>>

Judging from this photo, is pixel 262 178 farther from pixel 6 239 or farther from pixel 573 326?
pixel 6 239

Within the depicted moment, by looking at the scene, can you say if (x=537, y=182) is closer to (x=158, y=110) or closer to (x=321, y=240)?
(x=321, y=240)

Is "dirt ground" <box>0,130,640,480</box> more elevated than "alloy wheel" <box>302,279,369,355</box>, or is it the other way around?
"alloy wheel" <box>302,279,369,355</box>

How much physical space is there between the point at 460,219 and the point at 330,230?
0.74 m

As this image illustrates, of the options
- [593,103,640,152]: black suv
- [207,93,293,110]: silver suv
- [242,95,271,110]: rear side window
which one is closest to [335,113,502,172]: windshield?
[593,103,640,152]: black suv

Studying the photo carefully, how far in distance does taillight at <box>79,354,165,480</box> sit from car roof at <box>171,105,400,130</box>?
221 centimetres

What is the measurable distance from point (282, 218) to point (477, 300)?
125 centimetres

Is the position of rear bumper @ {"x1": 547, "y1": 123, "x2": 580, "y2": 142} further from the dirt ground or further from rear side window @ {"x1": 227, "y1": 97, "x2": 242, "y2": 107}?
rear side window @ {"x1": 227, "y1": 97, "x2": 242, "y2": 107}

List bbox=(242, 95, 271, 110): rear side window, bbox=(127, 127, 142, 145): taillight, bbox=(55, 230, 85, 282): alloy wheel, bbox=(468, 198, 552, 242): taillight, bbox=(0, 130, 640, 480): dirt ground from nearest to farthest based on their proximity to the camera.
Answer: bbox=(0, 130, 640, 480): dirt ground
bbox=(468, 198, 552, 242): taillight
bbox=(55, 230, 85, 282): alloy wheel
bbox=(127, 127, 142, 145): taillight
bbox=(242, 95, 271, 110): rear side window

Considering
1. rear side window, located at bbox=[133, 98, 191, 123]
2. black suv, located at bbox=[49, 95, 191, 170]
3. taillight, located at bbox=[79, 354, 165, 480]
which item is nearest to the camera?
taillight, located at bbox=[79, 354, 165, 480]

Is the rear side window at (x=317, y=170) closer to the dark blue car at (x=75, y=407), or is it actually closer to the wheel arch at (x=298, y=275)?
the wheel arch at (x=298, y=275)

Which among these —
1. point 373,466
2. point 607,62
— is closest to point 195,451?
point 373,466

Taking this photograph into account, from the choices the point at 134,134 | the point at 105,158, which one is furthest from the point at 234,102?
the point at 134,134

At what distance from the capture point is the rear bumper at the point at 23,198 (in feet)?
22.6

<<

▸ Exercise instructions:
Reproduce every one of the records above word for word, without changing anything.

▸ Solution to this problem:
Judging from this photo, is pixel 262 178 farther from pixel 6 239 or farther from pixel 573 326?
pixel 6 239

Within the depicted moment, by looking at the scene, can you say if (x=537, y=182) is closer to (x=158, y=110) or closer to (x=321, y=240)?
(x=321, y=240)

Is "dirt ground" <box>0,130,640,480</box> more elevated than "alloy wheel" <box>302,279,369,355</box>, or is it the other way around?
"alloy wheel" <box>302,279,369,355</box>

How much physical space is there between the point at 460,219 and the point at 330,230?
0.74 m

As this image illustrates, of the options
- [593,103,640,152]: black suv
- [207,93,293,110]: silver suv
- [242,95,271,110]: rear side window
which one is closest to [335,113,502,172]: windshield?
[593,103,640,152]: black suv

Studying the photo carefully, how far in distance does taillight at <box>79,354,165,480</box> sit from car roof at <box>171,105,400,130</box>?
221 centimetres

What is the measurable distance from point (282, 218) to point (477, 300)?
125 centimetres

Is the position of rear bumper @ {"x1": 547, "y1": 123, "x2": 580, "y2": 142} further from the dirt ground or further from rear side window @ {"x1": 227, "y1": 97, "x2": 242, "y2": 107}?
rear side window @ {"x1": 227, "y1": 97, "x2": 242, "y2": 107}

List bbox=(242, 95, 271, 110): rear side window, bbox=(127, 127, 142, 145): taillight, bbox=(55, 230, 85, 282): alloy wheel, bbox=(468, 198, 552, 242): taillight, bbox=(0, 130, 640, 480): dirt ground from nearest to farthest based on their proximity to the camera.
Answer: bbox=(0, 130, 640, 480): dirt ground
bbox=(468, 198, 552, 242): taillight
bbox=(55, 230, 85, 282): alloy wheel
bbox=(127, 127, 142, 145): taillight
bbox=(242, 95, 271, 110): rear side window

Considering
1. rear side window, located at bbox=[133, 98, 191, 123]
2. black suv, located at bbox=[49, 95, 191, 170]
3. taillight, located at bbox=[79, 354, 165, 480]
which item is nearest to the camera?
taillight, located at bbox=[79, 354, 165, 480]

Is the rear side window at (x=317, y=170) closer to the dark blue car at (x=75, y=407), or is it actually closer to the wheel arch at (x=298, y=275)?
the wheel arch at (x=298, y=275)

Which among these —
1. point 373,466
2. point 607,62
— is closest to point 195,451?
point 373,466

Taking this photograph into account, from the choices the point at 134,134 | the point at 105,158, which one is furthest from the point at 234,102?
the point at 134,134

At what distance from the capture point is the rear bumper at the point at 23,198 (in feet)?
22.6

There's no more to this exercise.